これにて入金完了。便利なもんだ、ちゅんちゅんカード。
すぐにソシャゲのアプリを起動して課金アイテムを購入した。
慣れた手順である。
千夜子さんはだらりと俯き、もはや俺を見ていなかった。
いつの間にかティアラも外してテーブルに置いている。
仕事モードは終わってしまったらしい。
「ガチャ子さん俺のスマホでガチャ引く?」
ぴくっと肩が揺れ、髪の隙間からこちらを覗く目。
長い髪を前に垂らしているものだから、さながらテレビモニタから出てくる悪霊のような風情だ。
「今さらそんな呼び方やめてください。私は千夜子です」
「ガチャ引く?」
ソシャゲのガチャ画面を見せる。
期間限定!復刻ピックアップガチャ!の文字が踊る。
「他人の――」
ゆらり、
「スマホで――」
ゆらりと、
「ガチャ引くほど虚しいことはないんですよ~!」
立ち上がっておばけの真似をする千夜子さん。
ふたり、顔を見合わせて大笑いした。
◇ ◇ ◇ ◇ ◇ ◇
「……で、ユージさんはいつから感づいていました? 私が上手いことガチャ欲をなくさせてちゅんちゅんカード貰おうとしていることに」
千夜子さんは座り直し、今度は仕事ではなく、友だちのような気軽な表情でこちらに問いかけてくる。

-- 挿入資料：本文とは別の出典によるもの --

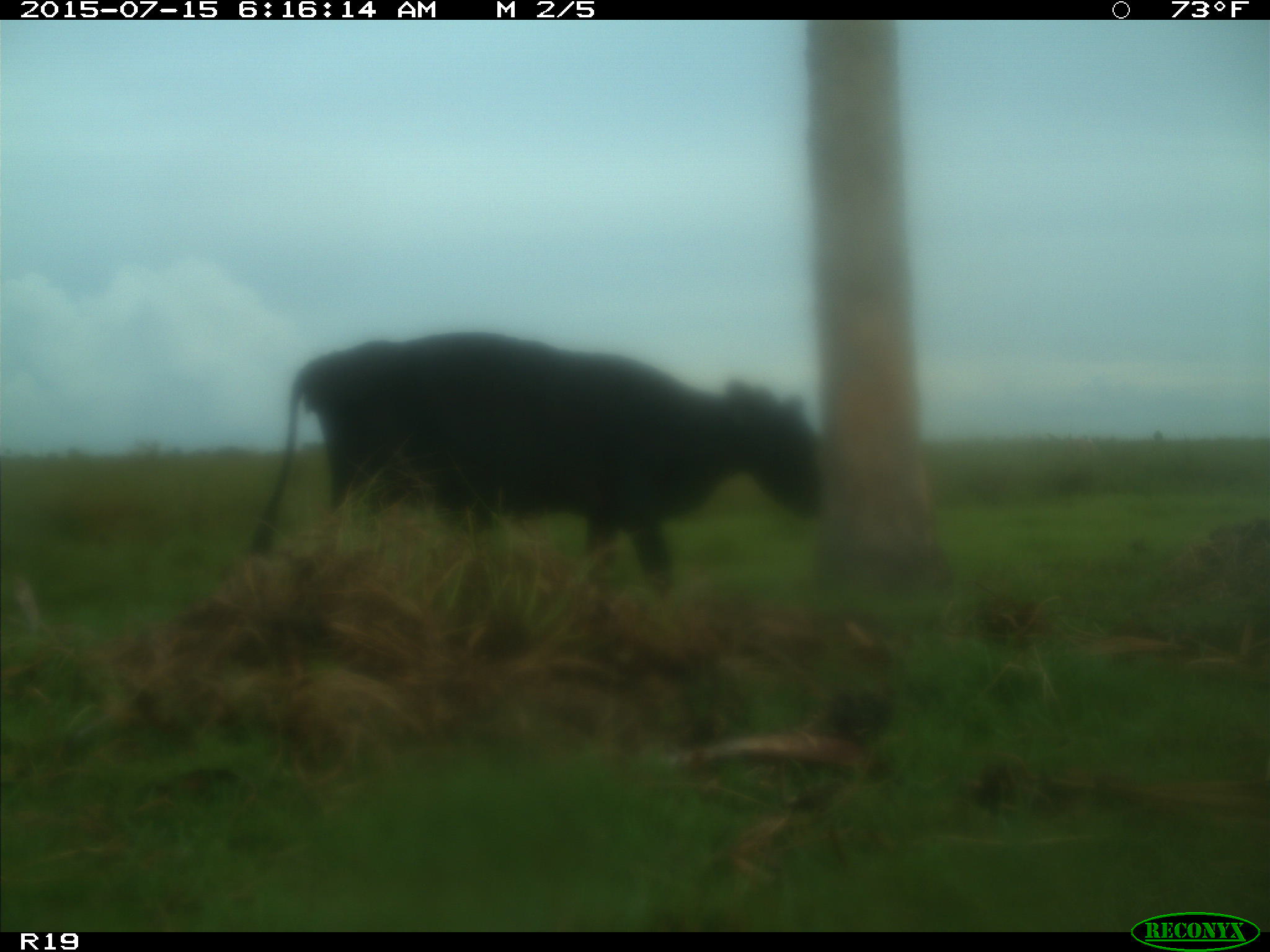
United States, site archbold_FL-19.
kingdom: Animalia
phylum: Chordata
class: Mammalia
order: Artiodactyla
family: Bovidae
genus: Bos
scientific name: Bos taurus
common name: domestic cow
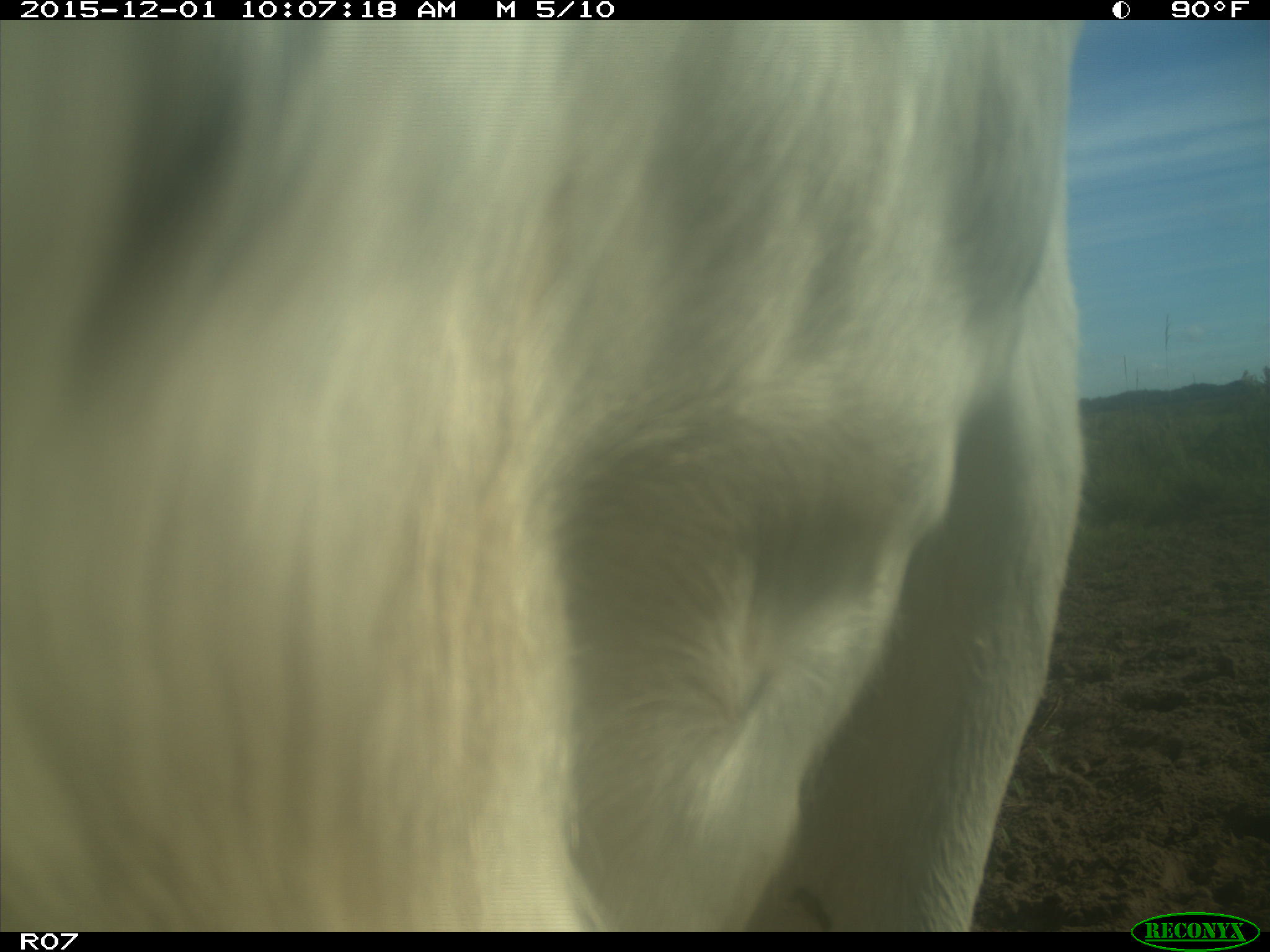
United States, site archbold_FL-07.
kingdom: Animalia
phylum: Chordata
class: Mammalia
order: Artiodactyla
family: Bovidae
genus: Bos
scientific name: Bos taurus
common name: domestic cow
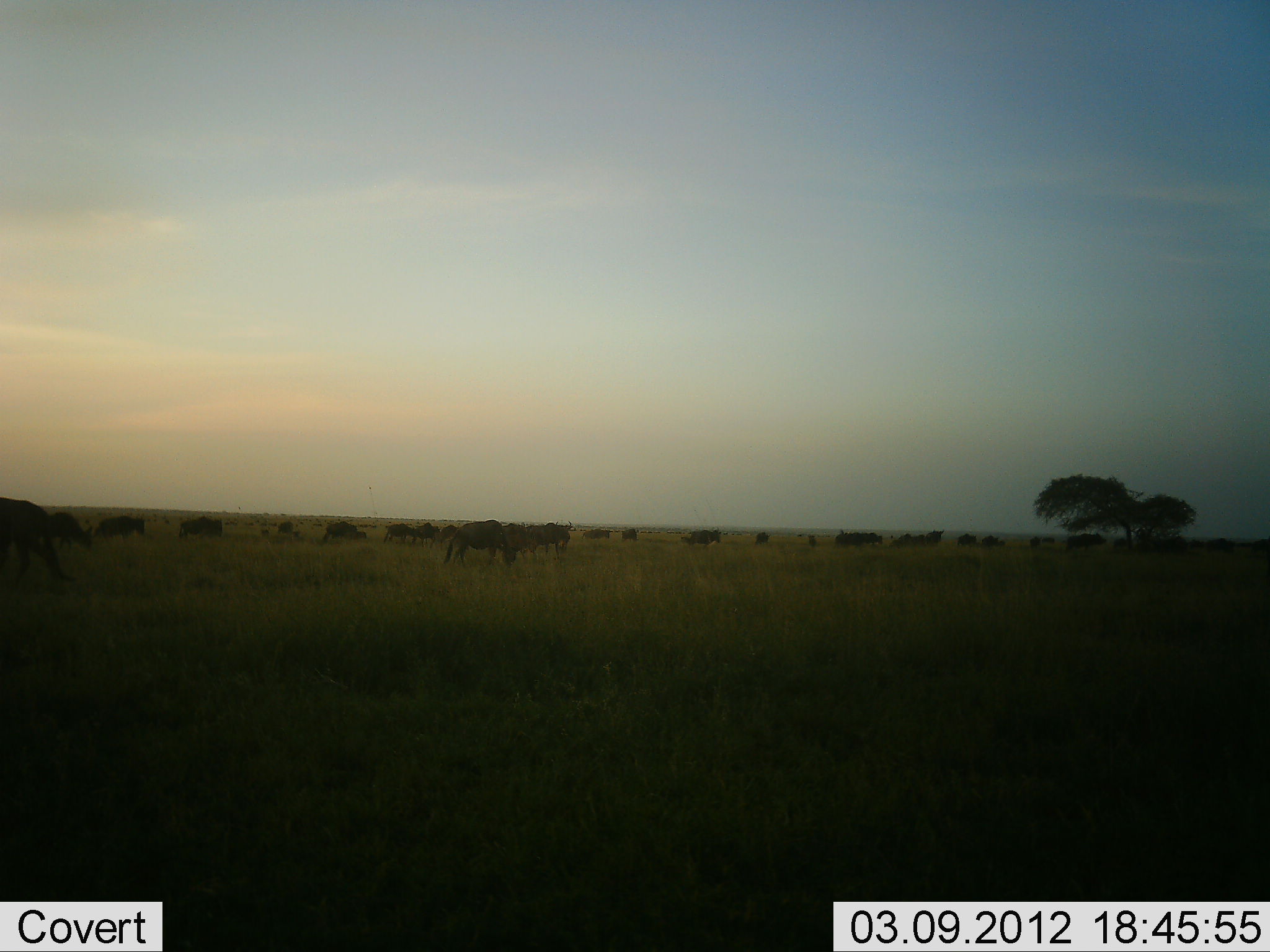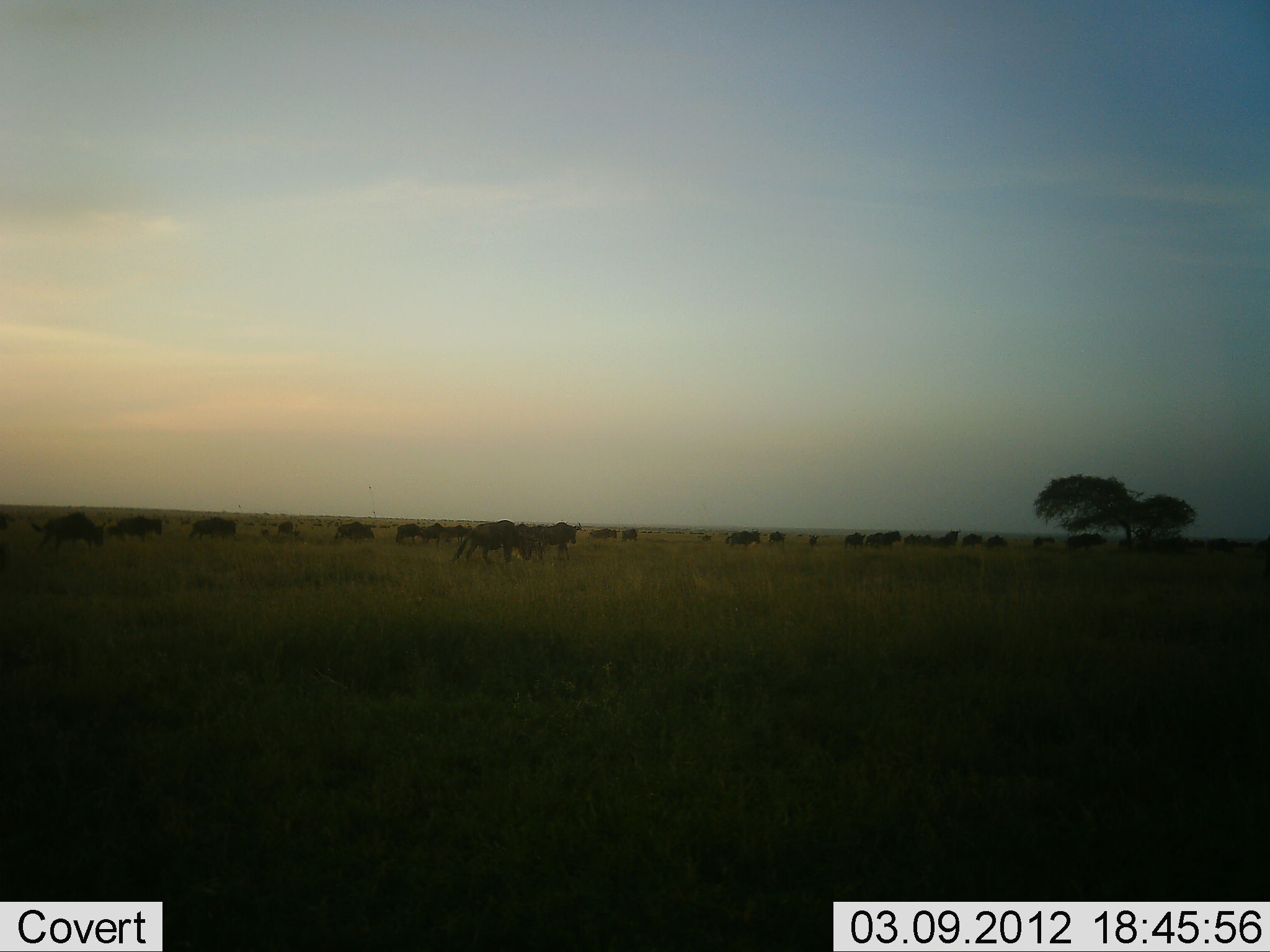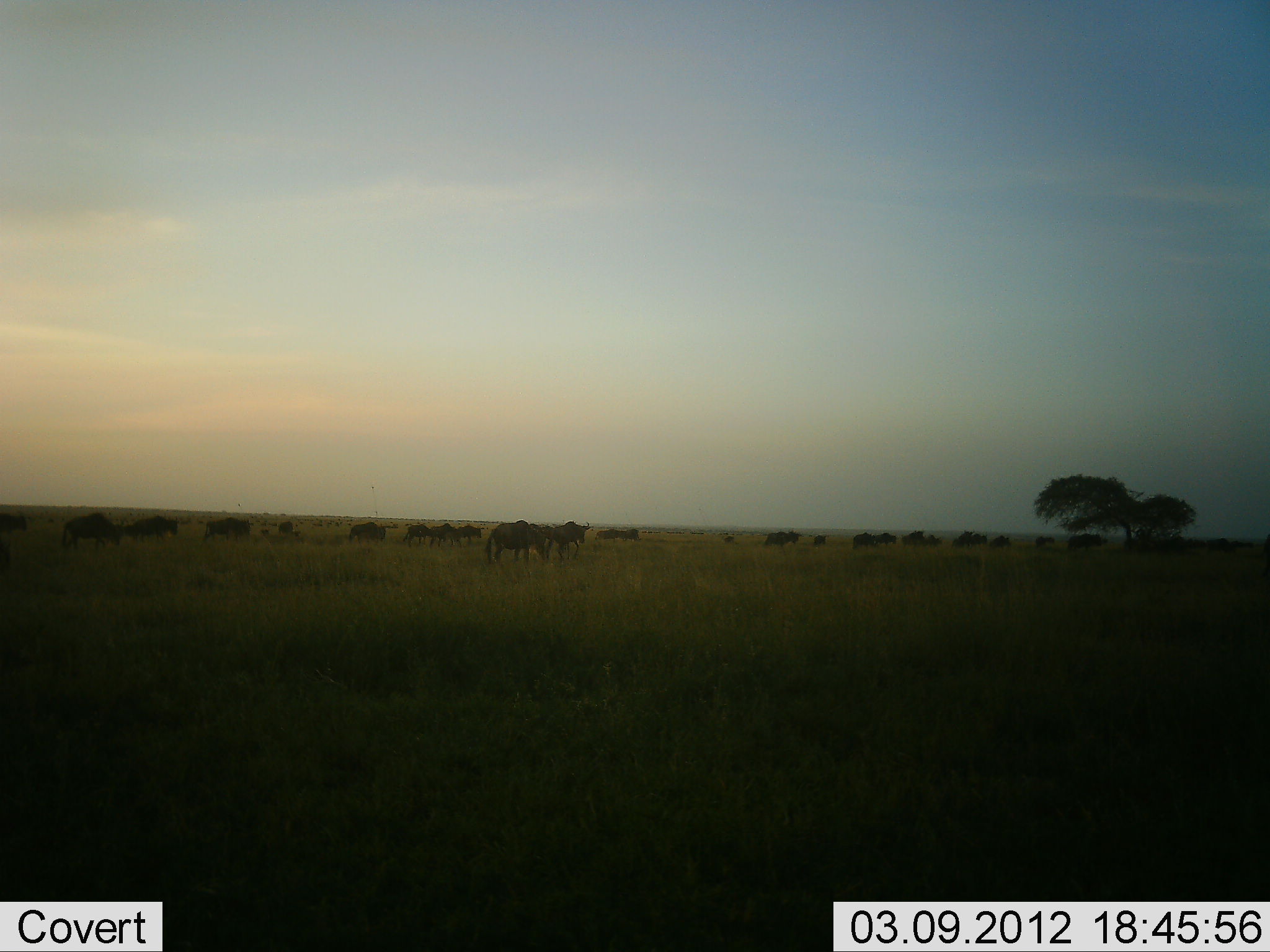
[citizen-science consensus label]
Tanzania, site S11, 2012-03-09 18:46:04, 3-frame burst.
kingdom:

「いつからというか、最初の第一声からカードのこと言ってただろ」
コンビニを出たところで聞こえた甲高い声を思い出す。
「あはー」
だって欲しかったものが目に入ったんだもん、とかわいく呟く。
「最初からわかっていて、よく座る気になりましたね? 物好きすぎません?」
それはまあ、物好きは物好きなんだけど、
「逆に警戒しなかったな。嘘つけない感じが好印象ってやつ?」
「も~。馬鹿にしています!」
「でも、千夜子さんの話は面白かったよ」
それは正直な感想だった。
「試行錯誤が楽しいって話、俺にはかなり刺さる話だった。たしかにそういうことに頭使うのが楽しくて、あえてガチャなしでプレイしているソシャゲもあったりするし」
無課金ではなく無ガチャ。
クエストのドロップ報酬などの課金ガチャ以外の手段で、ある程度の数のキャラが手に入るソシャゲなら可能なプレイスタイルだ。
キャラのやりくりは超絶大変になるが、逆に、ガチャを引かないことで課金アイテムを他のこと――コンティニューやスタミナ回復など――に湯水のごとく使うことができるのが面白いところだったりする。
「ガチャなしとは恐れ入りました……。縛りプレイの常習者だったんですね」
縛りプレイとは、ソシャゲのみならずゲーム全般でのスラングだが、俺のガチャなしのように「あえて何かを使わない」というプレイスタイルの総称である。
「人を変態みたいに言わないでくれ」
「そうですね、ユージさんは変態なんかではありません――」
「生粋のドMプレイヤー、真のド変態です!」
美人にこの距離で面罵されると、本当に何かに目覚めてしまいそうだった。